Where is the social problem of not having port and roads (if the people have agreed their way)? It
even lacked in explaining the economy benefit for the company itself. Then what is it other than bias
engagement between Yara as producer and people in Mozambique and Tanzania as customer?
Without clear explanation, shared value is nothing but viscous circle that only benefit one side and
the article is merely fumbling apologist for predatory corporate greed and piracy.

Viewing upon companies’ perspective, profit from shared value is a long-term concept.
Undoubtedly, capital market will continue to pressure companies to generate short-term profits.
Shareholders can not all be convinced that by investing large sum of money for a very long period
may be able to result fantastically in the next five or ten years. These periods are required to invent
strategies, build infrastructures, and establish education and coordination within clusters. Survival of
the fittest versus capital market pressure will force the company to run dual policy. One is to
maintain its operating profit, and the other is to develop sustainable market. At the early period,
company must be ready to achieve less, even zero, gain. As well as, be ready for failure possibilities
on the newly-invented-strategies. The pressure will impact company’s consistency on developing
project for societal needs. Greatest needs should not be replaced by economy pressure in shared
value concept, unless it may remain the same as the previous concept.

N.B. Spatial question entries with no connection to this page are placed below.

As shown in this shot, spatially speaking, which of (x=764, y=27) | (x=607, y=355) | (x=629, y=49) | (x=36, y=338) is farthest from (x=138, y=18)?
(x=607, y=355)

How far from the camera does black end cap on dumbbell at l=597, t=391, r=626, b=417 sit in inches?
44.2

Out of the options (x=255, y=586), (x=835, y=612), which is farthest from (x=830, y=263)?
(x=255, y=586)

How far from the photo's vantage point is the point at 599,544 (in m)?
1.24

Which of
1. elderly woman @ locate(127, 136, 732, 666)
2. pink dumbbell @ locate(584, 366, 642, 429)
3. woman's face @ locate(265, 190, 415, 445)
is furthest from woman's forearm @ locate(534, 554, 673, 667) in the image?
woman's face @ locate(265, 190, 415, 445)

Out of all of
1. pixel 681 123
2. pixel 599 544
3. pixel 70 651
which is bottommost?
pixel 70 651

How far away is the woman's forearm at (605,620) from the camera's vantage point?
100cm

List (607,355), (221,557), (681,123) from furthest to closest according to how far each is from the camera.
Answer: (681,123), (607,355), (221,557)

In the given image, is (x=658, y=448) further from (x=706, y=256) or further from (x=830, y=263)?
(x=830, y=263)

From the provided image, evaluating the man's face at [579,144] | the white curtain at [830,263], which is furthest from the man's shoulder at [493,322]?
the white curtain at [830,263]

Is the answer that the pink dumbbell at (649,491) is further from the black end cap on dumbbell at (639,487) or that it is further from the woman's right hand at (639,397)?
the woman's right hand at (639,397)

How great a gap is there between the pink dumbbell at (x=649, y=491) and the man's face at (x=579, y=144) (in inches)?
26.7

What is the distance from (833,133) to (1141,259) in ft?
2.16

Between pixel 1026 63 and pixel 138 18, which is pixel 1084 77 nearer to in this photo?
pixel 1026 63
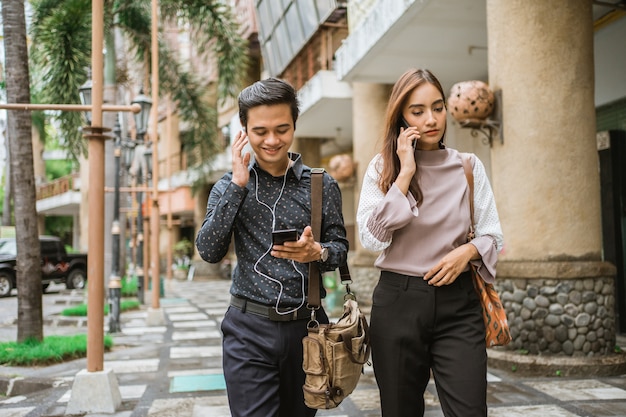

Capitalism is reflected via its dependency and bias education. Companies might say that benefit is
also share to society, however the benefit will open new era of dependency as local will be more
attracted to work and cooperate with big company and leave their initial works. Once companies
withdraw their investment, cluster which has already been in reliance will be hopeless. Transfer of
knowledge does happen, but limited to company’s interest only. Hence, shared value can never
replace corporate social responsibilities. Profit oriented entity will, at the end, always source back to
its main goal whenever conflicts between economy and social issues appear internally.

Conclusion

Integrating Shared Value into Strategy


In my opinion, shared value holds the key to combine all involved parties working together in order
to approach both economic and societal needs. This is the new wave for profit-oriented entities to
fulfill community, government, and NGO’s demand. CSR is widely known as a merely-reputation-
oriented policy. Most of companies place insignificant budget allocation for CSR as it brings little
impact for company’s development. By integrating shared value into strategy, the company will
create betterment on its product and markets to be socially-accepted, redefine productivity in the
value chain, and build supportive industry clusters. Sustainable development should not be replaced
by market pressure as it may impact greater result at the end. However, CSR should still be
maintained as a purely-social oriented backup if the new concept is likely viewed as repressive
capitalism. But there should be clear explanation on how shared value may drastically convert
capitalism point of view and change public opinion for such superficial analysis which roles as
justification for repressive capitalism.